Article ID: | iaor20042377 |
Country: | United Kingdom |
Volume: | 21 |
Issue: | 6 |
Start Page Number: | 435 |
End Page Number: | 449 |
Publication Date: | Sep 2002 |
Journal: | International Journal of Forecasting |
Authors: | Saloma Caesar, Monterola Christopher, Lim May, Garcia Jerrold |
Keywords: | marketing, public service |
The problem of pollsters is addressed which is to forecast accurately the final answers of the undecided respondents to the primary question in a public opinion poll.

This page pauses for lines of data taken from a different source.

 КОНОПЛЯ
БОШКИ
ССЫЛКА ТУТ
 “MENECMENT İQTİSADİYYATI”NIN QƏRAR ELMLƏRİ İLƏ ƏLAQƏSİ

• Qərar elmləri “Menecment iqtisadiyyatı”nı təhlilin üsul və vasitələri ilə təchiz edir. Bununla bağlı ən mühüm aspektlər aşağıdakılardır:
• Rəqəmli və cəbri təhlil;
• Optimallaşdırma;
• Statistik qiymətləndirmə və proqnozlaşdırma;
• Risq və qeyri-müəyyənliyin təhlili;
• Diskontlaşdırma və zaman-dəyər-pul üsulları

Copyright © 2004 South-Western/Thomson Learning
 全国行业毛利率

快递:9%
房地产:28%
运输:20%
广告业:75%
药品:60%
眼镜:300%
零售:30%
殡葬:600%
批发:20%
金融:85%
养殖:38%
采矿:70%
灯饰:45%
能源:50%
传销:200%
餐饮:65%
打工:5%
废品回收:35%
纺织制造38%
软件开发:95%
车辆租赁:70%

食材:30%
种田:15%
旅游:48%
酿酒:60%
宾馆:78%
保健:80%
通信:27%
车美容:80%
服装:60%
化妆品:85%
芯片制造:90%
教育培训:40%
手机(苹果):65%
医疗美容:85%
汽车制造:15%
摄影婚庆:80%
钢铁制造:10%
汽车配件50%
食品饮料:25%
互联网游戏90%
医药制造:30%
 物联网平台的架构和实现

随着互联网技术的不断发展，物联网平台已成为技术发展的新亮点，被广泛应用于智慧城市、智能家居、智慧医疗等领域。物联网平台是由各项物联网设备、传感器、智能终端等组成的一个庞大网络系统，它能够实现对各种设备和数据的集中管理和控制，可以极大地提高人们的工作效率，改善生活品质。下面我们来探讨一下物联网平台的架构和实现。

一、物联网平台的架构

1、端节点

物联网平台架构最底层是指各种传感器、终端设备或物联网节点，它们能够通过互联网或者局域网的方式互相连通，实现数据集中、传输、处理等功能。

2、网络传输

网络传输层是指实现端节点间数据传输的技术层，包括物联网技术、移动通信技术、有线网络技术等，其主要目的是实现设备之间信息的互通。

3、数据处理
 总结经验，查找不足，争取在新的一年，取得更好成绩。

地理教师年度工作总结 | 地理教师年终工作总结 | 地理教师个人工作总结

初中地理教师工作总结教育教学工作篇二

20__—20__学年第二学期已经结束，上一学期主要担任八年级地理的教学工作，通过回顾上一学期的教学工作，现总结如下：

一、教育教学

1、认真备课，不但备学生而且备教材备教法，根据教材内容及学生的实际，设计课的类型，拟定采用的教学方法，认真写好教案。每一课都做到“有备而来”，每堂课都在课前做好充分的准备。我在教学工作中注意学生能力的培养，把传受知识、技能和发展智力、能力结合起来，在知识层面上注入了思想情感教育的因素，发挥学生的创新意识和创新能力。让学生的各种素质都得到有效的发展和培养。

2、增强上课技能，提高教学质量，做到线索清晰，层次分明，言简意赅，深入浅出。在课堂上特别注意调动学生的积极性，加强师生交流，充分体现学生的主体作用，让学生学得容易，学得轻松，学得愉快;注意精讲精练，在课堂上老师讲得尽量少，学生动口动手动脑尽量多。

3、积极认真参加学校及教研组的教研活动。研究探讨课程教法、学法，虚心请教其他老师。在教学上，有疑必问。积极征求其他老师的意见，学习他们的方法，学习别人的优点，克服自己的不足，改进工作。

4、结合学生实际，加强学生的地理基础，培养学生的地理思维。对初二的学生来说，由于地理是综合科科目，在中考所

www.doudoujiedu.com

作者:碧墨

The task is viewed as a pattern-recognition problem of correlating the answers of the respondents to the peripheral questions in the survey with their primary answers. The underlying pattern is determined with a supervised artificial neural network that is trained using the peripheral answers of the decided respondents whose primary answers are also known. With peripheral answers as inputs, the trained network outputs the most probable primary response of an undecided respondent. For a poll conducted to determine the approval rating of the (former) Philippine president, J.E. Estrada, in December 1999 and March 2000, the trained network predicted with a 95% success rate the direct responses of a test population that consists of 24.57% of the decided population who were excluded in the network training set. For the undecided population (22.67% of December respondents; 23.6% of March respondents), the network predicted a final response distribution that is consistent with the approval/disapproval ratio of the decided population.